Originally known as a guohua (traditionalist) painter, by the 1960s Zhang Da Qian was also renowned as an impressionist. In this painting, he used his famous splash ink and colour technique to create a spectacular spring landscape. From an English collection, it was given by the artist to the owner’s father over afternoon tea sometime between c.1970-80.

The title slip of this 6ft 3in x 3ft 4in (1.91 x 1.01m) scroll painting is further signed by Zeng Ke Duan (1900-76), the calligrapher and University of Hong Kong professor.

He was Da Qian’s closest friend and partner and was often asked to inscribe important works from his oeuvre.

The auction house’s £100,000-150,000 estimate was a self-consciously conservative number for a large work by one of China’s highest-grossing artists. Manchurian Mountains, a painting of similar size from 1969, hammered for HK$141m (£14m) at Sotheby’s Hong Kong in April. In 2016 the same rooms sold a monumental 1982 hanging scroll titled Peach Blossom Spring for a record HK$240m (£24m) to Liu Yiqian and Wang Wei, founders of the Long Museum in Shanghai.

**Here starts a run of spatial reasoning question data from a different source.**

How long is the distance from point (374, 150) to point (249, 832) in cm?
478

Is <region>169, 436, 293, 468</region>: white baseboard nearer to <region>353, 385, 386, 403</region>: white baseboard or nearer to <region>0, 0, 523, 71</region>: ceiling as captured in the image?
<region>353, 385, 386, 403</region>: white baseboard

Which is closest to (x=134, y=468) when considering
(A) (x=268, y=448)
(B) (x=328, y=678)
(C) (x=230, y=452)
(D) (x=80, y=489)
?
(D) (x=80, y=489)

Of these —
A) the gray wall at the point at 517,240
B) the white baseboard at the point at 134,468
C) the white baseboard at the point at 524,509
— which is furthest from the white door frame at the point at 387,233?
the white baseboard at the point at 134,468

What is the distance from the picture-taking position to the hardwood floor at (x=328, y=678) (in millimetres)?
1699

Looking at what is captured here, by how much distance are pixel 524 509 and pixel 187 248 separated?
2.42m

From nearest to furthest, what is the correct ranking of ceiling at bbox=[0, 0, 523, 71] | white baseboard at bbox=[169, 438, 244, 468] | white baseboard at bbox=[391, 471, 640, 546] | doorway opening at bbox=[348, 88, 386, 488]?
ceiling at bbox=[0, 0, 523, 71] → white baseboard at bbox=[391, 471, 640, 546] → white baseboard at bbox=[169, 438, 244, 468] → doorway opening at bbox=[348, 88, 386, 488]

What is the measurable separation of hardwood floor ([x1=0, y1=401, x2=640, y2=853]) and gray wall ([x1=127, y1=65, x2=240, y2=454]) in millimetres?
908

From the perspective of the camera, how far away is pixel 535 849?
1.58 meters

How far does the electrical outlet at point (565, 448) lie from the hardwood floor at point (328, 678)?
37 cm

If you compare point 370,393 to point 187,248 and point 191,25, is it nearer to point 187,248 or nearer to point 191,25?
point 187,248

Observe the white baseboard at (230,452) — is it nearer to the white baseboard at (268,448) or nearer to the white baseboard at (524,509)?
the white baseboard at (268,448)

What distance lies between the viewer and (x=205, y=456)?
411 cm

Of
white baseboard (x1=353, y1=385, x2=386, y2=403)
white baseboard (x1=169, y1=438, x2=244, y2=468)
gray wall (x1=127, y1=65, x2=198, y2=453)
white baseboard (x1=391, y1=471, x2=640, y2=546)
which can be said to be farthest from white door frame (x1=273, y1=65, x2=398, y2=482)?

The Grand View of Chao Mountain attracted seven phone lines – one of which manned by specialist Freya Yuan-Richards jumped straight in at £500,000.

The same bidder competed against up to three parties in the saleroom before finally conceding defeat at £2.3m. The winning bidder in the room, who will pay £2.61m after fees, was a dealer from China.

This is the second major post-war Chinese painting the Salisbury auction house has handled in as many sales.

The Northern Girl, a portrait by Chinese contemporary artist Yang Fei Yun (b.1954) of his wife signed and dated September 1987, Yang Fei Yun hua Peng Peng, sold in November for £1.7m on behalf of the family of Body Shop founder Dame Anita Roddick (1942-2007).